Additionally, the district must have a testing program in place. Every school must have an approved school site safety plan, and protective equipment (PPE) must be stocked to supply staff and students who require it.  

TUHSD Superintendent Tara Taupier stated the following regarding the district’s preparedness:  “All of our sites have approved safety plans in place with the county . . . We have a testing program that’s been up and running since December and we have PPE delivered and ready to be distributed when teachers and students return.”

According to Taupier, the district is entirely prepared for a reopening. The only factor preventing an in-person reopening is Marin County’s BSE threat level. Until Marin County is at the red-level for five consecutive days, TUHSD cannot reopen.
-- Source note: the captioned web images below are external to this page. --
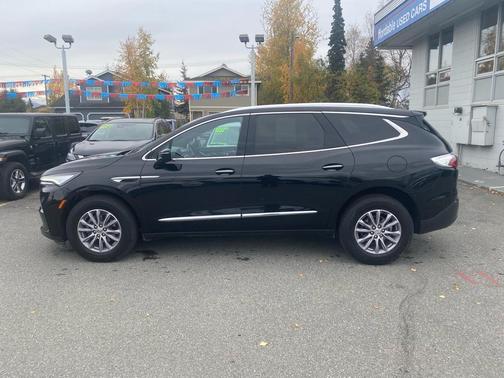 2024 Buick Enclave Premium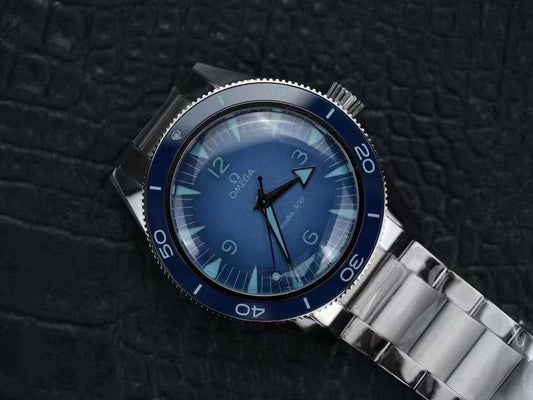 Omega Seahorse 300 Series Wrist Watch WAT02056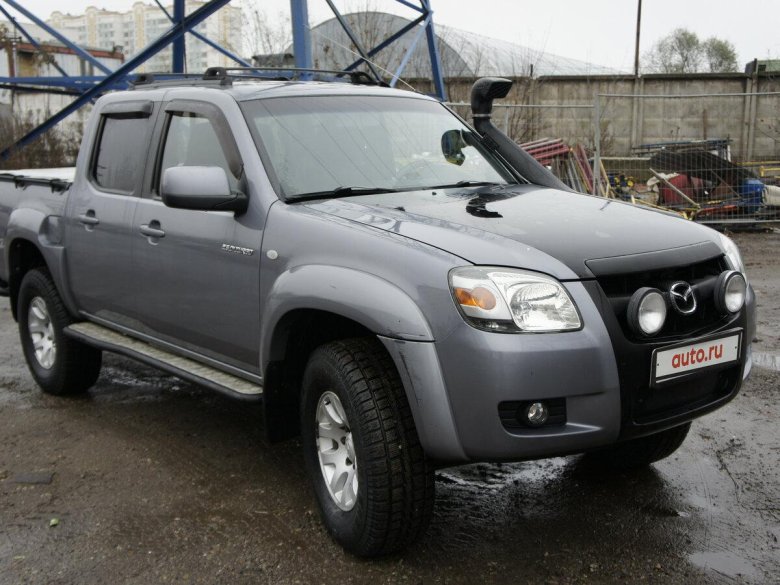 Мазда БТ 50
Although there are not many obstacles remaining to reopening, some, like High School 1327 sophomore Joab Salinas, remain skeptical about a return occurring in the immediate future.

“. . . the pandemic isn’t going down in the slightest. It actually seems to be going worse,” Salinas said. 

While some remain skeptical, the TUHSD administration is confident about a swift reopening.

“I understand the frustration . . . We’re absolutely ready and we will return to the red . . . Once we hit the red and remain there for two weeks, we will open. I’m 100 percent confident that we will do that this semester,” said Taupier.